Débat sur l’euthanasie : inquiétude de professionnels de santé

Publié le 13 Jan, 2011

Dans une tribune publiée par La Croix, Monique Durieux, psycho-gérontologue en établissement médico-social, exprime l’inquiétude que le débat sur l’euthanasie à l’Assemblée Nationale suscite chez les "professionnels de terrain".

Alors que le texte débattu préconise que "toute personne arrivée à un certain stade de sa maladie et soulagée de ses souffrances du mieux possible doit pouvoir choisir la mort si elle le souhaite et recevoir pour cela l’aide dont elle a besoin", Monique Durieux récuse : "‘Certain stade’, ‘mieux possible’, ‘choisir la mort’, ‘besoin d’aide’…autant de formulations indéfinies qui sont la porte d’entrée de toutes les subjectivités ! Qui décidera de ce qui est ‘certain’, ‘possible’, ‘choisi’ pour la personne ? Son médecin ? Sa famille ? L’équipe soignante qui l’entoure ? De quelle ‘aide’ pensera-t-on qu’elle a besoin ? Qui décidera que sa situation est sans retour ? Sur quels critères reposera la décision ?"
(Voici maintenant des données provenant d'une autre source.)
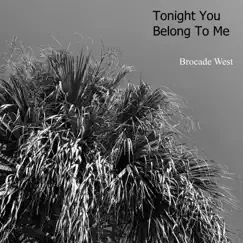 Tonight You Belong to Me - Single by Brocade West album reviews, ratings, credits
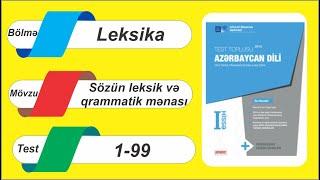 DİM-in Test toplusu Leksika / Sözün leksik və qrammatik mənası / 1 - 99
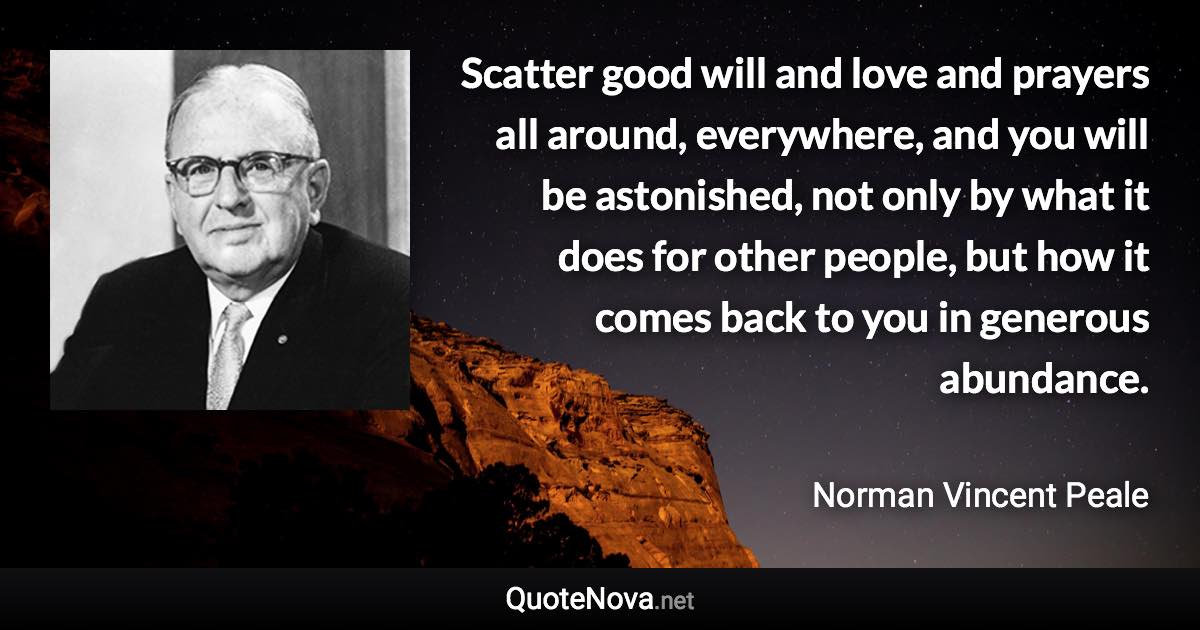 Scatter good will and love and prayers all around, everywhere, and you will be astonished, not only by what it does for other people, but how it comes back to you in generous abundance. - Norman Vincent Peale quote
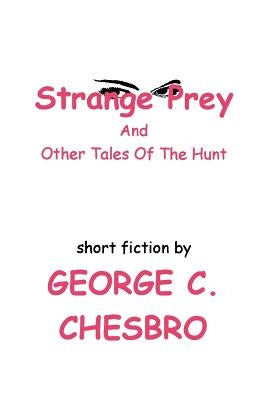 Strange Prey and Other Tales Of The Hunt by Chesbro, George C.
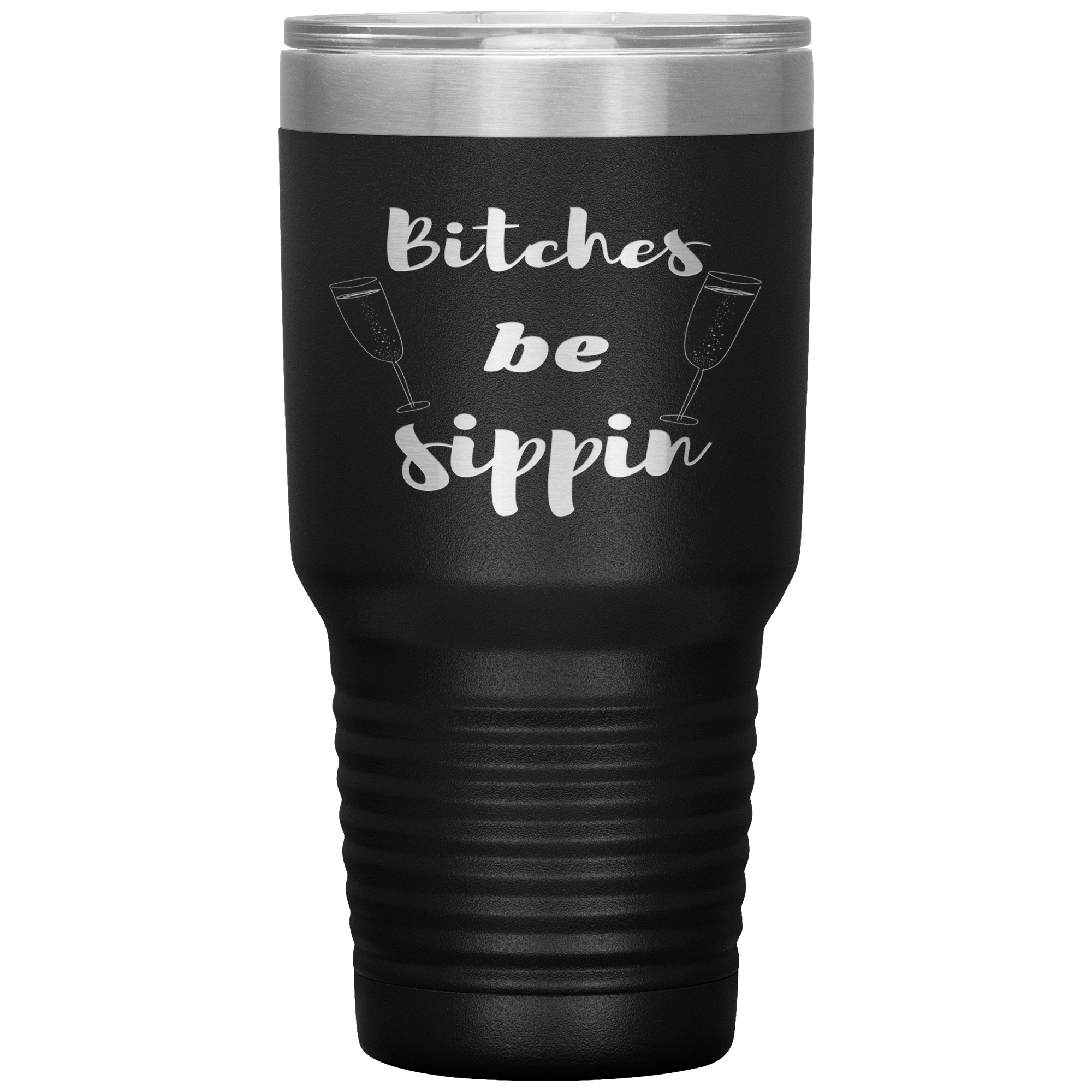 "BITCHES BE SIPPIN"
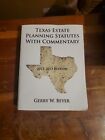 Texas Estate Planning Statuten mit Kommentar: 2011-2013 Ausgabe von Gerry Beyer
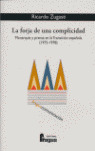 FORJA DE UNA COMPLICIDAD, LA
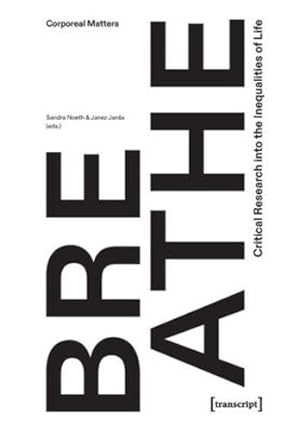 Immagine del venditore per Breathe - Critical Research into the Inequalities of Life (Corporeal Matters) [Paperback ] venduto da booksXpress
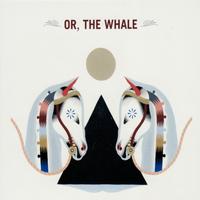Or, The Whale - Or, The Whale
Elle fait remarquer que dans les établissements accueillant des personnes âgées, peu d’entre elles sont encore capables d’exprimer verbalement leur "choix" ou leur "souhait". Pour autant, il appartient au soignant de "leur porter jusqu’au bout de leur vie un regard", respectueux de leur dignité. "Celle-ci, précise-t-elle, ne se réduit pas seulement aux capacités intellectuelles qu’elle n’a plus mais à tout ce qui fait et a fait sa vie d’être humain jusqu’à ce jour, y compris le lien avec sa famille." Cet accompagnement de la fin de vie "ne va pas sans un travail de dépassement de soi et de ses propres limites. C’est pourtant de cette alchimie interne que tout véritable soignant dit puiser force et sens dans son travail."

Pour elle, l’hostilité grandissante que le vieillissement extrême inspire à notre société, et l’analyse des cas de fin de vie en termes financiers font "craindre le pire sur les risques de dérives et le détournement de la loi. Les partisans d’une aide active à mourir manifestent un acharnement non pas thérapeutique mais à en finir au plus vite".

Elle cite pour finir l’éminent cancérologue Lucien Israël : "Le monde vers lequel nous nous dirigeons sera à l’image du sort qu’il réservera à ses vieillards (…). Si ce monde n’a qu’une hâte, celle de se débarrasser de ses vieillards, il est évident que toutes les autres catégories humaines qui ne seront pas considérées comme productives pour les pouvoirs en place connaîtront le même sort."